How this Transactional Push Notification Saves the Day: Your app eliminates the headache of manually tracking deliveries and increases happiness/anticipation by showing users exactly where their order is on its route to them.
App Category: Productivity
Transactional Push Type: “This person emailed you and here’s a preview of the message."
User Action Elicited: App launch and in-app response
How many emails do you get on a regular business day? Probably a fair few. Email is one of the most popular ways people communicate with each other and with brands.
To help users manage and screen the influx of emails, Gmail’s app utilizes transactional push messaging so people know right away whose emailing them and what they’re saying. As a result, its users can scan the message and evaluate whether it requires immediate attention or can be put on the backburner.
By the way, notice how Gmail’s push notification differentiates between different email components with smart (yet subtle) formatting.
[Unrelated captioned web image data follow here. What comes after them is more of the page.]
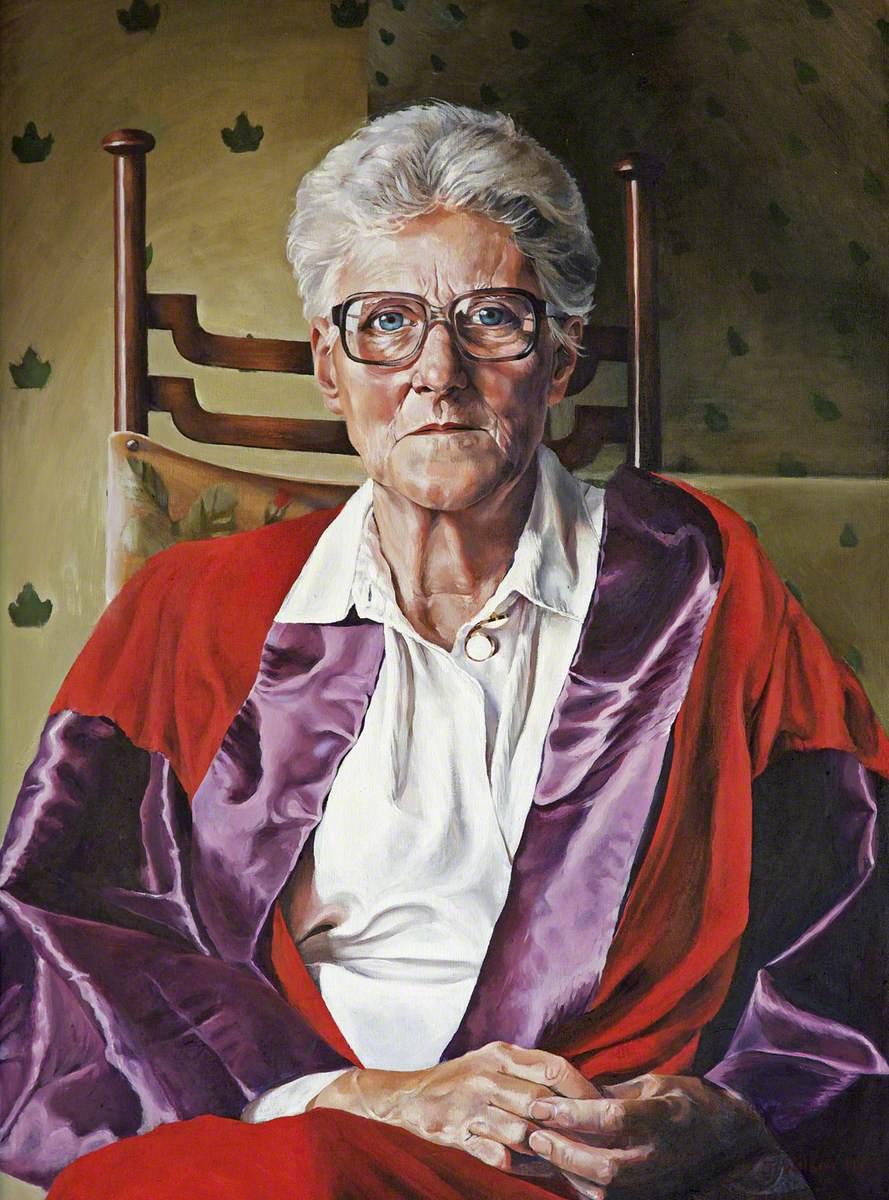 Professor Phyllida Parsloe, Warden (1991–1997)
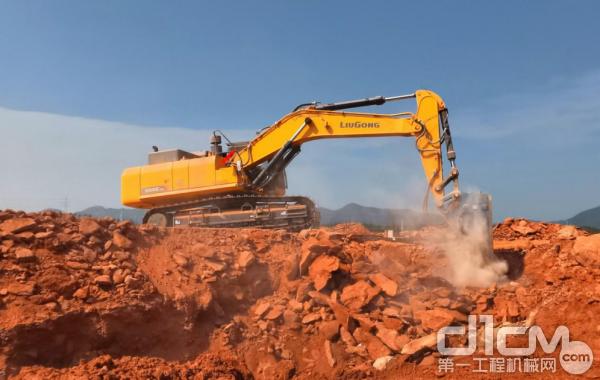 柳工956EHD挖掘机,颜值与实力并存
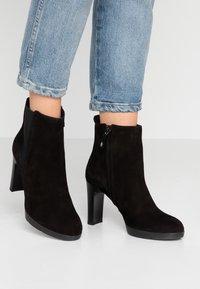 Geox - ANNYA - Kotníková obuv na vysokém podpatku - black - 0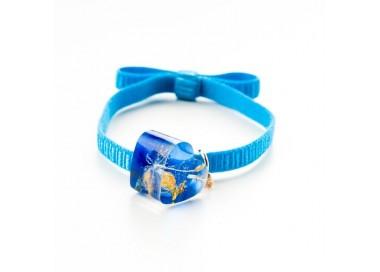 Niebieska bransoletka na gumce z niebieskim serduszkiem z dmuchawcem i złotymi płatkami 1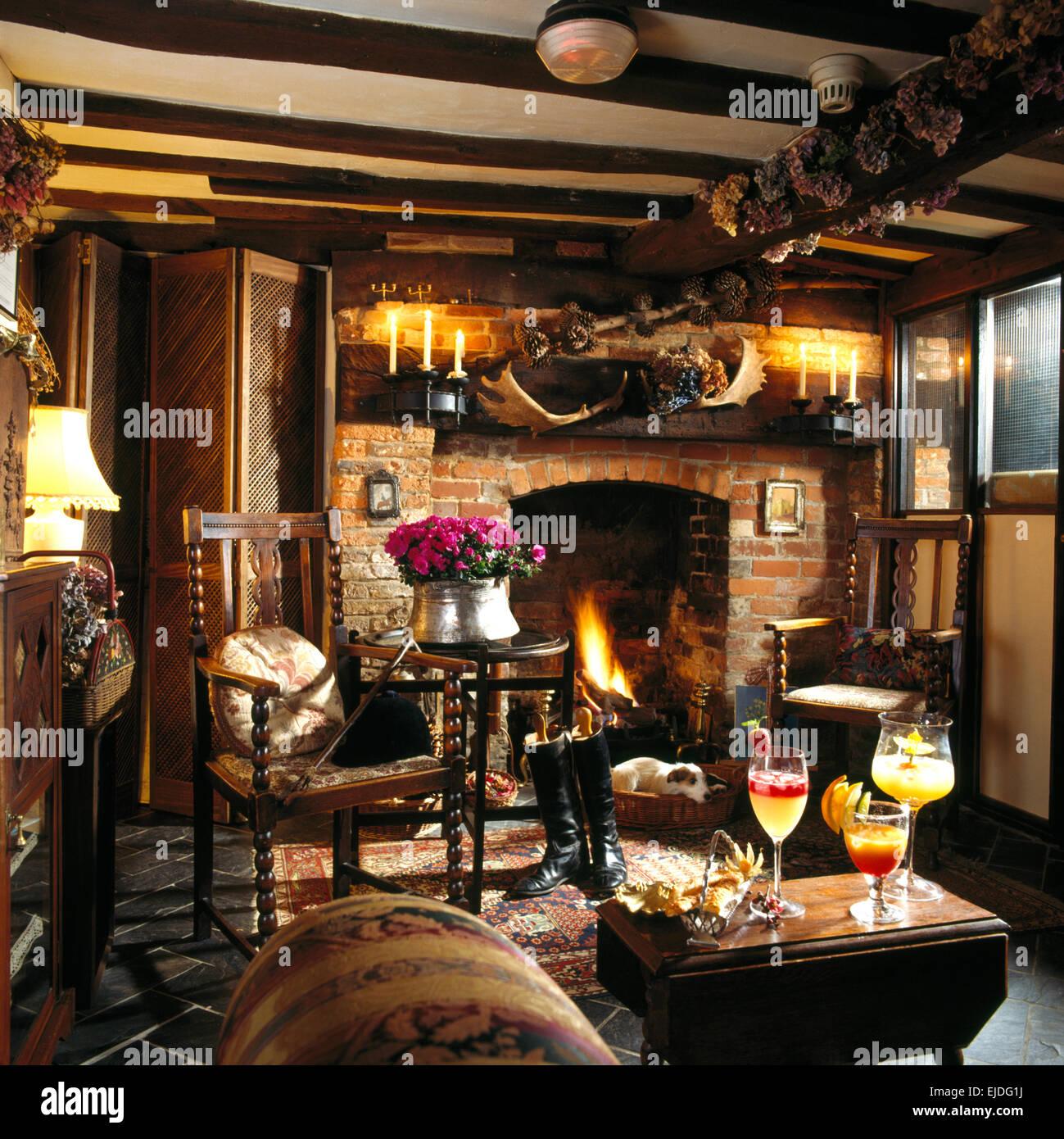 cottage living room old stock photos u0026 cottage living room old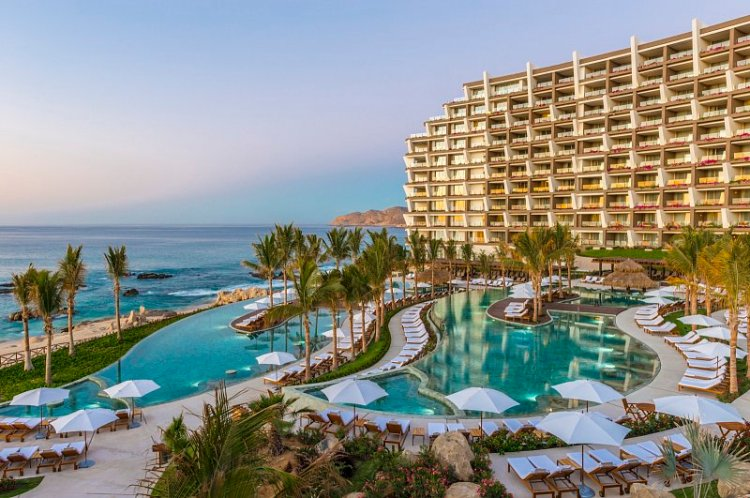 Grand Velas: pool and sea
For example, the name of the sender appears first (and on its own line), followed by the subject, and then a hyphen is used to signal the beginning of the email’s body content.
How this Transactional Push Notification Saves the Day: Users will never miss seeing an important email because they’ll get a thorough preview of each incoming message delivered to right to their smartphone’s home screen, as they come in.
“Wait a minute, isn’t saving our users’ day the best part of transactional push notifications?”
Of course it is!
But there’s another exciting thing that’s relevant for app marketers: You can set up transactional push notifications to trigger and launch automatically based on events happening inside or outside an app. If you want to learn how to set these up, check out this article for more details.
Remember, one of the best ways to market your app is ironically not to blatantly promote it all. Instead, make it useful for people. Make it a means of solving everyday challenges.